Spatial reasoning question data
───

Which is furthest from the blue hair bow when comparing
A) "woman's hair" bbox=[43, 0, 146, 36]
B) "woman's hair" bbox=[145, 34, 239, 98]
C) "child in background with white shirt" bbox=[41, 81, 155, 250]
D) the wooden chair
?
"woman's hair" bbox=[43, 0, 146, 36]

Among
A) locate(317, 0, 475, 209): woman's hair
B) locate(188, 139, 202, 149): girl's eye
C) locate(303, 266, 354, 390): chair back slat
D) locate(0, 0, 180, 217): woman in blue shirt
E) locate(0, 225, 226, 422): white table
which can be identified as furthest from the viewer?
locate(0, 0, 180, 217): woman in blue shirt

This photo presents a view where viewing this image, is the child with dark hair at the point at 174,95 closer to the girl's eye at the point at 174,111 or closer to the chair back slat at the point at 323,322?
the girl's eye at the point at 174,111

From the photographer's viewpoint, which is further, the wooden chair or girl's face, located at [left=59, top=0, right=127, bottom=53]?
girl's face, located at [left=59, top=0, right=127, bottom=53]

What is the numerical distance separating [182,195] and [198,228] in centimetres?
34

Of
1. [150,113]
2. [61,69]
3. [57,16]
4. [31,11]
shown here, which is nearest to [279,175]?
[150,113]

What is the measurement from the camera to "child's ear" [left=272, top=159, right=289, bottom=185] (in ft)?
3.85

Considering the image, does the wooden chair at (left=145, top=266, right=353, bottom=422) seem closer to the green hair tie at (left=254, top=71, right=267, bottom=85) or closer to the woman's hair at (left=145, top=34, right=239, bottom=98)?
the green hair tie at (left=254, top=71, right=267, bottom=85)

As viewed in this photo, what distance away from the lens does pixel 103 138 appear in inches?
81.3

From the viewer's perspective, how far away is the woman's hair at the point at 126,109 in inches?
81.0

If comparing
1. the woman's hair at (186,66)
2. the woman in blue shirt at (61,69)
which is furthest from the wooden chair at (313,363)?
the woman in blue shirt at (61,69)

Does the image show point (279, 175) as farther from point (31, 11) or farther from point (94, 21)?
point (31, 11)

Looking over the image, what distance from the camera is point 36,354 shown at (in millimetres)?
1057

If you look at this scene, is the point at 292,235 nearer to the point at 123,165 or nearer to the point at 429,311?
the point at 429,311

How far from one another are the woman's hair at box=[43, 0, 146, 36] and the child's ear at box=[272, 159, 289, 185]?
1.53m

───

▶ [Task details]: Reproduce all of the material above word for word, from the first line to the last.

▶ [Completed exercise]:
Which is furthest from the blue hair bow when comparing
A) "woman's hair" bbox=[43, 0, 146, 36]
B) "woman's hair" bbox=[145, 34, 239, 98]
C) "child in background with white shirt" bbox=[41, 81, 155, 250]
D) the wooden chair
?
"woman's hair" bbox=[43, 0, 146, 36]

Among
A) locate(317, 0, 475, 209): woman's hair
B) locate(188, 139, 202, 149): girl's eye
C) locate(303, 266, 354, 390): chair back slat
D) locate(0, 0, 180, 217): woman in blue shirt
E) locate(0, 225, 226, 422): white table
which can be identified as furthest from the viewer?
locate(0, 0, 180, 217): woman in blue shirt

This photo presents a view where viewing this image, is the child with dark hair at the point at 174,95 closer to the girl's eye at the point at 174,111 or closer to the chair back slat at the point at 323,322?
the girl's eye at the point at 174,111

From the photographer's viewpoint, which is further, the wooden chair or girl's face, located at [left=59, top=0, right=127, bottom=53]?
girl's face, located at [left=59, top=0, right=127, bottom=53]

What is the numerical distance separating [182,195] and [198,228] in centimetres?
34

Of
1. [150,113]
2. [61,69]
3. [57,16]
4. [31,11]
shown here, which is nearest to [279,175]?
[150,113]

What is the measurement from the camera to "child's ear" [left=272, top=159, right=289, bottom=185] (in ft)?
3.85

Considering the image, does the wooden chair at (left=145, top=266, right=353, bottom=422) seem closer to the green hair tie at (left=254, top=71, right=267, bottom=85) or closer to the woman's hair at (left=145, top=34, right=239, bottom=98)?
the green hair tie at (left=254, top=71, right=267, bottom=85)

As viewed in this photo, what distance away from the lens does pixel 103 138 appear in inches?
81.3

From the viewer's perspective, how far away is the woman's hair at the point at 126,109 in inches?
81.0

If comparing
1. the woman's hair at (186,66)
2. the woman in blue shirt at (61,69)
which is furthest from the wooden chair at (313,363)?
the woman in blue shirt at (61,69)

Does the image show point (279, 175) as farther from point (31, 11) or farther from point (94, 21)?
point (31, 11)

Looking over the image, what distance from the camera is point 36,354 shown at (in millimetres)?
1057

If you look at this scene, is the point at 292,235 nearer to the point at 123,165 or nearer to the point at 429,311?
the point at 429,311

How far from one another are the woman's hair at box=[43, 0, 146, 36] and the child's ear at box=[272, 159, 289, 185]?
1.53m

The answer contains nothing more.